How would you treat bipolar disorder using an enzyme inhibitor?
Bipolar disorder is partly caused by an overactive inositol monophosphate pathway, which requires two Magnesium ions to bind in the active site of the enzyme in order for this pathway to ensue. If the enzyme is overactive, an enzyme inhibitor can be used to down-regulate the rate of its function. Here, Lithium supplementation in medically-determined doses would be used. The reason is that the first Magnesium binds in the active site upon substrate binding to the enzyme. The second Magnesium would then bind subsequent to that and allow catalysis to begin. We can introduce Lithium as an uncompetitive inhibitor that would bind in place of the second Magnesium. This would then lock the Enzyme-Substrate complex in place and disallow the reaction from coming to completion.
How do proteins fold in non-polar environments, such as our lipid membranes?
While typically proteins fold via the hydrophobic effect made conducive by the predominantly polar solvent environment in our bodies, proteins can also fold in nonpolar areas in our bodies, as well. In this case, the driving force for protein folding would not be the large, positive, and favorable entropy change of the polar solvent (i.e. water), but it would be the enthalpic contribution of a predominantly polar peptide able to make better bonds when folded as opposed to unfolded. Here, the enthalpy of the bonds form must be better than those broken, hence folding in nonpolar solvent would require a predominantly polar peptide that is able to make dipole-dipole interactions (i.e. Hydrogen bonds) in the folded state that normally would not exist in the unfolded state.

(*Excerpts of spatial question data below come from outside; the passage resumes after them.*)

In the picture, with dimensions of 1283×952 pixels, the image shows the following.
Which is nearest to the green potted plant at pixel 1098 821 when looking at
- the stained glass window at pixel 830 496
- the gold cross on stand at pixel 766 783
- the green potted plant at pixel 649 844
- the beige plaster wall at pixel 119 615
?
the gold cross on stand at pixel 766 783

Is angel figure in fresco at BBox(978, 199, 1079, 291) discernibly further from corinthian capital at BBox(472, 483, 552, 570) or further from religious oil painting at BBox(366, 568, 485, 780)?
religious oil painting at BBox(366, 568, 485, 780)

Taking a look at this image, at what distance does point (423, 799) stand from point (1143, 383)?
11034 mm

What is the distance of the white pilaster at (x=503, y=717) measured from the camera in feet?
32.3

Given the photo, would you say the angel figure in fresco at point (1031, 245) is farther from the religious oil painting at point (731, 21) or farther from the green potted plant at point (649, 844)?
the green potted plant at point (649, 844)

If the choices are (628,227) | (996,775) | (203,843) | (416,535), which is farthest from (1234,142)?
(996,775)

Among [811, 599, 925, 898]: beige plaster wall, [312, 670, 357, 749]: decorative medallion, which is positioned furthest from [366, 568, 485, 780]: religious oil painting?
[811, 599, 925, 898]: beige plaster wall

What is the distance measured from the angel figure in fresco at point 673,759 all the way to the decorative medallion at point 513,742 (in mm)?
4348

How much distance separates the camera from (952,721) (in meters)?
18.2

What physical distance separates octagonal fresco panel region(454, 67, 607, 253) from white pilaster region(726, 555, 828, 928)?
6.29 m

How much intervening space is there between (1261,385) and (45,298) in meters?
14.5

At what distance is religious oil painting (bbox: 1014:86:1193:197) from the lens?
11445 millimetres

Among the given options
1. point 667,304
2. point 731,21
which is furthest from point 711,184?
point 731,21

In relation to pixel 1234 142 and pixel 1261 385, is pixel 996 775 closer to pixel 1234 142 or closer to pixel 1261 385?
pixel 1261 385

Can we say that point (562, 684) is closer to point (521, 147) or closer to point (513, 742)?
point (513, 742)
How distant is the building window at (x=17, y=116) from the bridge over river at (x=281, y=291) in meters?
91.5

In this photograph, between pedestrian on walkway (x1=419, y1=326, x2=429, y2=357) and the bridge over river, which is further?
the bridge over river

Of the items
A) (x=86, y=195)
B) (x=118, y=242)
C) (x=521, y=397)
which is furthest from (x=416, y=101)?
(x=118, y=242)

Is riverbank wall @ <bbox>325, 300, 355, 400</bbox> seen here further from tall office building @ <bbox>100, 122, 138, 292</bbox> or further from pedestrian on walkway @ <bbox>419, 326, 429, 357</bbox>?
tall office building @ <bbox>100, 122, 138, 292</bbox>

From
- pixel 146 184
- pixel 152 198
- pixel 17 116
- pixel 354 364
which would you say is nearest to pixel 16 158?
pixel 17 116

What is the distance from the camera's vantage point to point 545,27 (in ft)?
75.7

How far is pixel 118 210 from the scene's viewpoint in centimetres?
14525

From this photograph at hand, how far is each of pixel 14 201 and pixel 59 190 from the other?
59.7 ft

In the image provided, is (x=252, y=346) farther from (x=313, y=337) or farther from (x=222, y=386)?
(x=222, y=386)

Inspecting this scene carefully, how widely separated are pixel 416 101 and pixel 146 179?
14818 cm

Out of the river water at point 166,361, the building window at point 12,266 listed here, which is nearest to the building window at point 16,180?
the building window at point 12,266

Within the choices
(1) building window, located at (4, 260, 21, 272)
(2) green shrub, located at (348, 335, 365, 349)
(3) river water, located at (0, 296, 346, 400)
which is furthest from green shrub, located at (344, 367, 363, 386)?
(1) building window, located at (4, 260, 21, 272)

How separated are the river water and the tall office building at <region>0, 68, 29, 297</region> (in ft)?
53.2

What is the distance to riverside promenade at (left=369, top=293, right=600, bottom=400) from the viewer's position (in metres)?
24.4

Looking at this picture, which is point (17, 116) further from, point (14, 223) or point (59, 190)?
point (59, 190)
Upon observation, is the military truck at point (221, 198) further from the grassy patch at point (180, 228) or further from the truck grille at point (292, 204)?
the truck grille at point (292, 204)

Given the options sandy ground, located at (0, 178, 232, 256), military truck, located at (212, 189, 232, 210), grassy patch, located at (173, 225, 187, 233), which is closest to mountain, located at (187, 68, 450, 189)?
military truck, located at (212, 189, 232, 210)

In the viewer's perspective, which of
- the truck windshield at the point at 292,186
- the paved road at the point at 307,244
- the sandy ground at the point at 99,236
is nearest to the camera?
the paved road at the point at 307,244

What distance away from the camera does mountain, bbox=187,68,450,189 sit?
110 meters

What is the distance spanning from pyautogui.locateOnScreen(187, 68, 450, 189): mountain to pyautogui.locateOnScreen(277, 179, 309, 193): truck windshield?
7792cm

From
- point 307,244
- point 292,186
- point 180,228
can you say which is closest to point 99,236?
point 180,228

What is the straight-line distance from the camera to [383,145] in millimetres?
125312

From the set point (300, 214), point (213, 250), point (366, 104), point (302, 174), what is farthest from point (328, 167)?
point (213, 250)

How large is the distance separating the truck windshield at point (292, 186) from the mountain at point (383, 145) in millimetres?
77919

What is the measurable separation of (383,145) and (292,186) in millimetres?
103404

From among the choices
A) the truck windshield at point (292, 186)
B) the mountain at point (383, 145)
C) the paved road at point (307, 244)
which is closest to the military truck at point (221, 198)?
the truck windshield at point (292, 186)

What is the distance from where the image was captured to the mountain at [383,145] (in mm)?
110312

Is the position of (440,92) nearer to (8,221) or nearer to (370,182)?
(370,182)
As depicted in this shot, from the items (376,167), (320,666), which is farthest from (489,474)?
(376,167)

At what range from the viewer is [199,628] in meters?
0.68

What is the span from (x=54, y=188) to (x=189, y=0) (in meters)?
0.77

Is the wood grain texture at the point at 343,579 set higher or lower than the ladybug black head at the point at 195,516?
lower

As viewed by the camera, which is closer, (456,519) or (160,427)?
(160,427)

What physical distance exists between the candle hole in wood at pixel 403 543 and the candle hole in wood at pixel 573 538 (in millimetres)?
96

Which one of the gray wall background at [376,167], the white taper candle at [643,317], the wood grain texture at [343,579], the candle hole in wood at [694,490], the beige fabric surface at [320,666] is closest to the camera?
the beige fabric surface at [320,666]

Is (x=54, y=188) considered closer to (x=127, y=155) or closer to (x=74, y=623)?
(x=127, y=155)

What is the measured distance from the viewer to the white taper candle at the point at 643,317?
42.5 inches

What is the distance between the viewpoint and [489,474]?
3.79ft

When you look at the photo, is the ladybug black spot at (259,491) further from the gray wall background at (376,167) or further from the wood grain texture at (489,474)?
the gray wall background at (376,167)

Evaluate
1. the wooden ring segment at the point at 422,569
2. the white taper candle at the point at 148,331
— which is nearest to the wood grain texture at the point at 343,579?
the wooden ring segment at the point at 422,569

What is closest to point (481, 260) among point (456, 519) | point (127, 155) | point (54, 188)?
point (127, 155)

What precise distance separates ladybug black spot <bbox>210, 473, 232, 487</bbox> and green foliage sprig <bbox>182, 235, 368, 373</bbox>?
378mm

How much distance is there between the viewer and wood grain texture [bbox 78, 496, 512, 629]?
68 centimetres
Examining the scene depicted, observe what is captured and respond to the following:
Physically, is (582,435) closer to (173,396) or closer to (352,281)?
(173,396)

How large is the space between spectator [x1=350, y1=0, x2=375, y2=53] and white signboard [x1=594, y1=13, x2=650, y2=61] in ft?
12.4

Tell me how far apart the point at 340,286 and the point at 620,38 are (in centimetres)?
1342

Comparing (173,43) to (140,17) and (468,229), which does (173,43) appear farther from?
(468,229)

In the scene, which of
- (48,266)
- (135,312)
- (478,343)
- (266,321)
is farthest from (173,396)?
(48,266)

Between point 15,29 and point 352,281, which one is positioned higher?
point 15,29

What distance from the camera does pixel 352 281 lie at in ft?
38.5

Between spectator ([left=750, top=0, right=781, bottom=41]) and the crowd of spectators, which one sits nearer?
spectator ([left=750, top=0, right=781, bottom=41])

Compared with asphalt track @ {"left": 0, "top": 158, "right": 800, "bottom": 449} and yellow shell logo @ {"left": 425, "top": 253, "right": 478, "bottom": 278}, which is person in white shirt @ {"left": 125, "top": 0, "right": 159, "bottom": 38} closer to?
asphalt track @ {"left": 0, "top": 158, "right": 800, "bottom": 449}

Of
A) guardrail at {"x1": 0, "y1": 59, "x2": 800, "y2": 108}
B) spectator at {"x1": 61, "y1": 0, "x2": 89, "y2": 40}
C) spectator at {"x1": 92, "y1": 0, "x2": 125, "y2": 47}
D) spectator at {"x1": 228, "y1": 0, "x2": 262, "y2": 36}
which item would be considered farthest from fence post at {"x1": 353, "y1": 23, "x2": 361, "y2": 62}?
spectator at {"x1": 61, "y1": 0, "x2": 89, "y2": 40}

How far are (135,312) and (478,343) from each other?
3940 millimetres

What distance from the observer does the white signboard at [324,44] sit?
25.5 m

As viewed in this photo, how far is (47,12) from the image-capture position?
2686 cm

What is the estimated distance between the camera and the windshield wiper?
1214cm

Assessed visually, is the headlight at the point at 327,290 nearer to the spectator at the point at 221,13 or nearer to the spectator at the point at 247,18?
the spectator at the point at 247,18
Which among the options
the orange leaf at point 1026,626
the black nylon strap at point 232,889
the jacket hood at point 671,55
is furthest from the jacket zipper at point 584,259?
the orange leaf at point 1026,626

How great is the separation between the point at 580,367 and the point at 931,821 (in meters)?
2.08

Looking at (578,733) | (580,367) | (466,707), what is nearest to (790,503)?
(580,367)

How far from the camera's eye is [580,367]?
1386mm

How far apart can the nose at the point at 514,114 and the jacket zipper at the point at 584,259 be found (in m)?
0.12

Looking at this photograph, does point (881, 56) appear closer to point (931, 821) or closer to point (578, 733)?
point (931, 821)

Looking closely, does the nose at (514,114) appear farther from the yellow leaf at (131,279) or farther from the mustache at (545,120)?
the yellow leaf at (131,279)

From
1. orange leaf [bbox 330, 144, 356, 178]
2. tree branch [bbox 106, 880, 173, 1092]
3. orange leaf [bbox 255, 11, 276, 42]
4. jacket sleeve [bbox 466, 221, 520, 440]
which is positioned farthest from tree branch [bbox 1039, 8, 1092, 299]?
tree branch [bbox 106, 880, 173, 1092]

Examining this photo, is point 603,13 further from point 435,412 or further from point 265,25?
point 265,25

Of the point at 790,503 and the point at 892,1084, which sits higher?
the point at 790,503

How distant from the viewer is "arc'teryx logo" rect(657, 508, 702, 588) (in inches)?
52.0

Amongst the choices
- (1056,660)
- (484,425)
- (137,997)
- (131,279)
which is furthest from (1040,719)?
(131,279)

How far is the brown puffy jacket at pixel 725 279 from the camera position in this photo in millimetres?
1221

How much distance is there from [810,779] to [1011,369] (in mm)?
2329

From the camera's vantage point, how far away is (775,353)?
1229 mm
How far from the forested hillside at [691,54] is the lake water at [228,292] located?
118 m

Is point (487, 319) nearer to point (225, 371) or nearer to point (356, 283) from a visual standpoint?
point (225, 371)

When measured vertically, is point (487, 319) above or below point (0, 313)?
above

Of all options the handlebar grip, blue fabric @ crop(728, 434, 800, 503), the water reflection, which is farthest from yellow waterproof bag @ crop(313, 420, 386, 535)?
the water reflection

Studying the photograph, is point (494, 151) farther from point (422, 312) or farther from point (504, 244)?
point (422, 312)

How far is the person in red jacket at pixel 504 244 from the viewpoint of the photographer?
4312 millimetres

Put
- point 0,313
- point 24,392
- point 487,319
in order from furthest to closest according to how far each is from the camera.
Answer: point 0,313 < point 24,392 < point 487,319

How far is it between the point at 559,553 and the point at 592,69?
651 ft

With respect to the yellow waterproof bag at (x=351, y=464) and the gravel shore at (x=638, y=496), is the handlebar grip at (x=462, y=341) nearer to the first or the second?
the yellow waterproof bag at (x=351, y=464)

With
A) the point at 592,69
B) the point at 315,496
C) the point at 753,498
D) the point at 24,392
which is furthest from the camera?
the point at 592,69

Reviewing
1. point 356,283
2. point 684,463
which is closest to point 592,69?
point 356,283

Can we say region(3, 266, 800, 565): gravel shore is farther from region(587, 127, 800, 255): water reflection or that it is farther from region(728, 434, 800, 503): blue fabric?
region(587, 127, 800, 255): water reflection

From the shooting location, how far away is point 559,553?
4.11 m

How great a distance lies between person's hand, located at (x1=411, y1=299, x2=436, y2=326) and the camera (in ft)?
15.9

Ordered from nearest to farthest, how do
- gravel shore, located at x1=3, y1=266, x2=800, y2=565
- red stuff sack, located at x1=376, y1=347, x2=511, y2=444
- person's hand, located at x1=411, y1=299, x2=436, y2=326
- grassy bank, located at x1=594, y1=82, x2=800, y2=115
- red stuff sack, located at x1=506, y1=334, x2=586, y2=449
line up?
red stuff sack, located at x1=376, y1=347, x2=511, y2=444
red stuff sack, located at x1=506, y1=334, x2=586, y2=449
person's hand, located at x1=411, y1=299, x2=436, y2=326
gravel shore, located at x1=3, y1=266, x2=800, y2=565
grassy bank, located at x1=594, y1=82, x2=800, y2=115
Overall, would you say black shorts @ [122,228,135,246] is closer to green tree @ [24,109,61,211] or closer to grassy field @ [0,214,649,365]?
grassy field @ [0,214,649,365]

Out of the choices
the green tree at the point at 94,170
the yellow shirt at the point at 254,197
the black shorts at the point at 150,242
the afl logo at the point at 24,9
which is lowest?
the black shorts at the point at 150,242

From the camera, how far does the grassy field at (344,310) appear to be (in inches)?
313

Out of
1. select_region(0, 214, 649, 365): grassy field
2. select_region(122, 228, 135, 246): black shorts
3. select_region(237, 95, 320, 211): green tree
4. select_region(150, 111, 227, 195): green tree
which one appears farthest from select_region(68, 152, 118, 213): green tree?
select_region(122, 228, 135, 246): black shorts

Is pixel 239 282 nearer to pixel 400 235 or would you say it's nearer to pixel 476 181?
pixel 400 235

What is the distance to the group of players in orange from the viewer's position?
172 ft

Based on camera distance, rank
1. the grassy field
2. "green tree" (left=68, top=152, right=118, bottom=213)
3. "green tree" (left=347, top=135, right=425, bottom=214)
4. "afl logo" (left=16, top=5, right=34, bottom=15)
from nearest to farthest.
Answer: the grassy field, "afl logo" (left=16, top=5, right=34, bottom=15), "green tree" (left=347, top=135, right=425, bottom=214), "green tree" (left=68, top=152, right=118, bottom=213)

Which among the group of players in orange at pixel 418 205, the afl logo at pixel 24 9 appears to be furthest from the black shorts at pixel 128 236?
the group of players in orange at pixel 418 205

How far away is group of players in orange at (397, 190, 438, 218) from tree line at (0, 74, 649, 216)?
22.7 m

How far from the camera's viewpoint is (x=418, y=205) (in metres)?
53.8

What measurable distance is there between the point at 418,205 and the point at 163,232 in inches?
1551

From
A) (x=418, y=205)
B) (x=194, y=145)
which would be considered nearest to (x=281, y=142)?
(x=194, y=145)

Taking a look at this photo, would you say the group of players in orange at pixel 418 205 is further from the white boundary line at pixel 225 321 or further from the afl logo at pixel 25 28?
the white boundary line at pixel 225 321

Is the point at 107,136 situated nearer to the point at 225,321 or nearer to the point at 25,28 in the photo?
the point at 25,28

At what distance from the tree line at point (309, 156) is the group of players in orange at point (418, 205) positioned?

What ensures the rapid production of energy in a biological system of higher eukaryotes, such as humans and how is this energy storage accessed and utilized?
Glucose can be metabolized quite rapidly in the human body via the central metabolic pathway, starting with glycolysis and ending with the electron transport chain. Glycogen is the short-term energy storage macromolecule in our bodies and, when in need of immediate glucose, enzymes cleave off individual glucose monomers from glycogen and allow the central metabolic pathway to catabolize glucose and ultimately oxidize all 6 carbons to make energy in the form of ATP.